Yes, Black and Tan, one Bicolor.


----------



## KZoppa (Aug 14, 2010)

they're adorable!!! Such a good thing to see when i get online first thing!


----------



## DanielleOttoMom (May 11, 2010)

They are too cute! Mommy looks very happy with her babies.


----------



## frenchie27 (Jan 12, 2008)

Awhhhh, please post more pics to watch them grow!!! They are beautiful....Hope one or two remain black like mine, they are just really uncommon....


----------



## BluePaws (Aug 19, 2010)

I was wondering when you were gonna post puppy pics, since you started asking for puppy names!!!  Who's the Daddy Dog? 
Can't wait to watch 'em grow up!! Love your pups, so much beauty and talent!


----------



## GSDBESTK9 (Mar 26, 2002)

Thank you! The daddy is our Dorian.


----------



## sagelfn (Aug 13, 2009)

:wub: The General makes some great pups :congratulations:


----------



## Smoktya (Jun 8, 2010)

you have such a clean kennel for them. My breeder should be taking some advice from you. Here is a pic of one of hers.


----------



## sagelfn (Aug 13, 2009)

maybe you should find another breeder...


----------



## Smoktya (Jun 8, 2010)

sagelfn said:


> maybe you should find another breeder...
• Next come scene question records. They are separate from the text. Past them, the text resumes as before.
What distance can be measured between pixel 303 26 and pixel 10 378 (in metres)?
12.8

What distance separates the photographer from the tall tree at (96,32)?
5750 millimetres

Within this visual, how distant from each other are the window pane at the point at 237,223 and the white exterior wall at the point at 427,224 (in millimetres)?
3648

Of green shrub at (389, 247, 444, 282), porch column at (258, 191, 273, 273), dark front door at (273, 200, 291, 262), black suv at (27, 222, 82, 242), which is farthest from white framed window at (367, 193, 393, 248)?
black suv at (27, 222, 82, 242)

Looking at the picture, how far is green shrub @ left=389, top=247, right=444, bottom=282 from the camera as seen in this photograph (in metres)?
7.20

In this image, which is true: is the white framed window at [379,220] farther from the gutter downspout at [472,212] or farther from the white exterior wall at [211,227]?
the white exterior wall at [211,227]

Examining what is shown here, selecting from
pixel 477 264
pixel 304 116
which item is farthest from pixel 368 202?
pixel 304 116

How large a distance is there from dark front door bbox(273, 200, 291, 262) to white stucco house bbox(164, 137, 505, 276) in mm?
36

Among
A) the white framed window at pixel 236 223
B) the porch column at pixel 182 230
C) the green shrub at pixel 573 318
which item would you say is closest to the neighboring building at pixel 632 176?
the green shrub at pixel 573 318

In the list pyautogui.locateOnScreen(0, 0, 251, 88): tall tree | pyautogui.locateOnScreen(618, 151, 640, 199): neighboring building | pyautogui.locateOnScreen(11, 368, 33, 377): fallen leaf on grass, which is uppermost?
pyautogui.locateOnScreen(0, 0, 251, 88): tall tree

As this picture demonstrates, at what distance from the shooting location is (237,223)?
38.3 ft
Not buying another one from her that is for sure. I never saw the inside of the house, just the outside. I found those pictures on the website and was horrified.


----------



## sagelfn (Aug 13, 2009)

OH... I thought you were getting one of the pups pictured.


----------



## GSDBESTK9 (Mar 26, 2002)

sagelfn said:


> :wub: The General makes some great pups :congratulations:


She sure does!  Funny, we received an email from Branca's (Gala's mini me daughter) owner and in the email I read something about... "she sure keeps us on our tippy toes!"   :rofl:


----------



## Jelpy (Nov 8, 2009)

Oh The Horror! The Horror! Little Baby Terrorists Alert! 
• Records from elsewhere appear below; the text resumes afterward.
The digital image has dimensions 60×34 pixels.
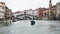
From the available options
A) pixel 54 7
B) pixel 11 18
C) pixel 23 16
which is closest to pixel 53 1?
pixel 54 7

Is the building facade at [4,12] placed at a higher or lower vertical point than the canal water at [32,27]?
higher

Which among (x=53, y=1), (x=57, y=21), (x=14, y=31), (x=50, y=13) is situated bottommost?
(x=14, y=31)

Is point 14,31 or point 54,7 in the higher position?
point 54,7

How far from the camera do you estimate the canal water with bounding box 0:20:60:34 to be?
1351 mm

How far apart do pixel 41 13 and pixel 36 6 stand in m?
0.11

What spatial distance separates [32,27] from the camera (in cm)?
141

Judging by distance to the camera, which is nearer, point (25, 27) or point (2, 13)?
point (2, 13)

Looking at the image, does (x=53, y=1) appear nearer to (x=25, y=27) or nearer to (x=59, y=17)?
(x=59, y=17)

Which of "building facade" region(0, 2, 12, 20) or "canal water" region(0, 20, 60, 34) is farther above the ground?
"building facade" region(0, 2, 12, 20)

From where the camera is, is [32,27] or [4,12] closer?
[4,12]

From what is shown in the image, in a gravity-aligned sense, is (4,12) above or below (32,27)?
above

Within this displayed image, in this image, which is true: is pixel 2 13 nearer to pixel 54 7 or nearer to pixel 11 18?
pixel 11 18

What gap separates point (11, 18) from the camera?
1.36 metres

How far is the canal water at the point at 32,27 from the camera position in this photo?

Jelpy and the Mesquite Mafia


----------



## Jax08 (Feb 13, 2009)

Gala babies.


----------



## Hundguy (Apr 30, 2003)

selzer said:


> Walking, eyes open, you know what comes next....


Yup, Lots and Lots of....


----------



## Pattycakes (Sep 8, 2010)

:wub: Gala's pups are just too adorable!


----------



## cindy_s (Jun 14, 2009)

New adorabe puppies!!!!!!! :wub:


----------



## sagelfn (Aug 13, 2009)

GSDBESTK9 said:


> She sure does!  Funny, we received an email from Branca's (Gala's mini me daughter) owner and in the email I read something about... "she sure keeps us on our tippy toes!"   :rofl:


:laugh: I bet! Branca was a favorite(because she was Gala's mini me), loved your puppy updates of her. I haven't seen any of her in a while oke:


----------